§ TEXT PASSAGE
──────────────────────────────
We review the evidentiary challenge for abuse of discretion and review the refusal to give a jury instruction de novo. See United States v. Brown, 669 F.3d 10, 22 (1st Cir.2012); United States v. Dávila–Nieves, 670 F.3d 1, 9 (1st Cir.2012). There was no error in either of the rulings.

1. Duress

Duress is an affirmative defense requiring proof that the defendant committed a crime as a result of (1) an immediate threat of serious bodily injury or death (2) that the defendant reasonably believed was true, (3) without a reasonable opportunity to escape or frustrate the threat. See United States v. Arthurs, 73 F.3d 444, 448 (1st Cir.1996). Diaz–Castro argues that he was coerced into the drug transactions to the point of duress, and would not otherwise have engaged in these crimes.

Not so. Diaz–Castro voluntarily came to the two locations to participate in the drug deals. There is no evidence that he was threatened before making the initial choice to participate. He voluntarily chose to return for the second transaction, making implausible his argument that he was so seriously threatened at the first as to have participated against his will. There was no evidence in the record of an immediate threat of injury or death that forced him to participate.

Diaz–Castro shifts his argument to what was said at the transactions, arguing that Vázquez made intimidating statements at the events, which coerced him into staying and participating when he otherwise would have withdrawn. There was no record evidence of any effort to withdraw. To the contrary, the video shows Diaz–Castro was enjoying himself. Further, a defendant cannot claim a duress defense if he “recklessly placed himself in a situation in which it was probable that he would be subjected to duress.” United States v. Castro–Gómez, 360 F.3d 216, 219 (1st Cir.2004) (quoting 1 LaFave & Scott, Substantive Criminal Law § 5.3, at 622 (West 1996 & 2003 Supp.)) (internal quotation mark omitted). The duress defense was not even colorable.
──────────────────────────────
§ DATA SEGMENT
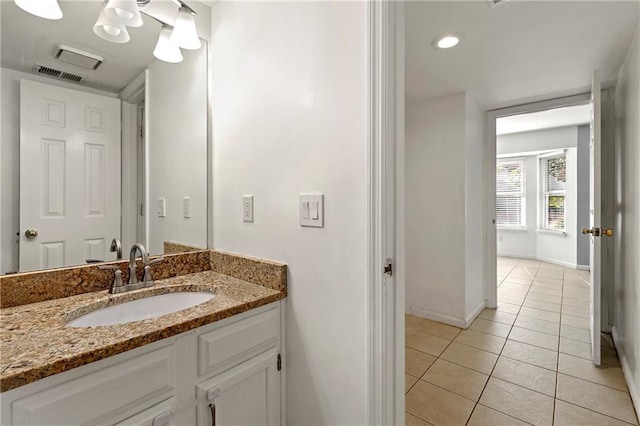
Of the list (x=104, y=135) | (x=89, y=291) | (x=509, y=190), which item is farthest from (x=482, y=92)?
(x=509, y=190)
──────────────────────────────
§ TASK SET
A. Name every court case that the court opinion excerpt cites.
B. Answer these questions from the court opinion excerpt, marking each answer with the same numeral:
(i) Under what standard is the refusal to give a jury instruction reviewed?
(ii) Who, according to Diaz–Castro, made intimidating statements at the transactions?
(iii) What does the video show about Diaz–Castro?
C. Resume the court opinion excerpt on the duress defense, picking up right after its final sentence.

§ RESULTS IN ORDER
A.
United States v. Brown
United States v. Dávila–Nieves
United States v. Arthurs
United States v. Castro–Gómez

B.
(i) De novo.
(ii) Vázquez.
(iii) It shows that he was enjoying himself.

C.
2. Entrapment

An entrapment defense requires proof that (1) the government applied an improper degree of pressure or used other improper tactics to induce the crime and (2) the defendant was not already predisposed to commit the crime. United States v. Santiago, 566 F.3d 65, 68 (1st Cir.2009). Diaz–Castro does not point to any evidence showing that he would not have committed these crimes but for improper pressure by the government. In fact, he does not even claim that the government pressured him at all. He joined the first conspiracy when asked by Kento without any improper pressure, and he freely and voluntarily returned for a second transaction.

3. Derivative Entrapment

Diaz–Castro also argues that he was entitled to put on a derivative entrapment defense. The derivative entrapment doctrine allows criminal defendants to assert they were entrapped when “a government agent ‘uses [an] unsuspecting middleman as a means of passing on an inducement’ to the defendant.” United States v. Luisi, 482 F.3d 43, 53 (1st Cir.2007) (quoting 2 W. LaFave, Substantive Criminal Law, § 9.8(a), at 93 (2d ed.2003)). We have dealt with the derivative entrapment defense at length in two cases: Luisi, 482 F.3d at 43, and United States v. Bradley, 820 F.2d 3 (1st Cir.1987).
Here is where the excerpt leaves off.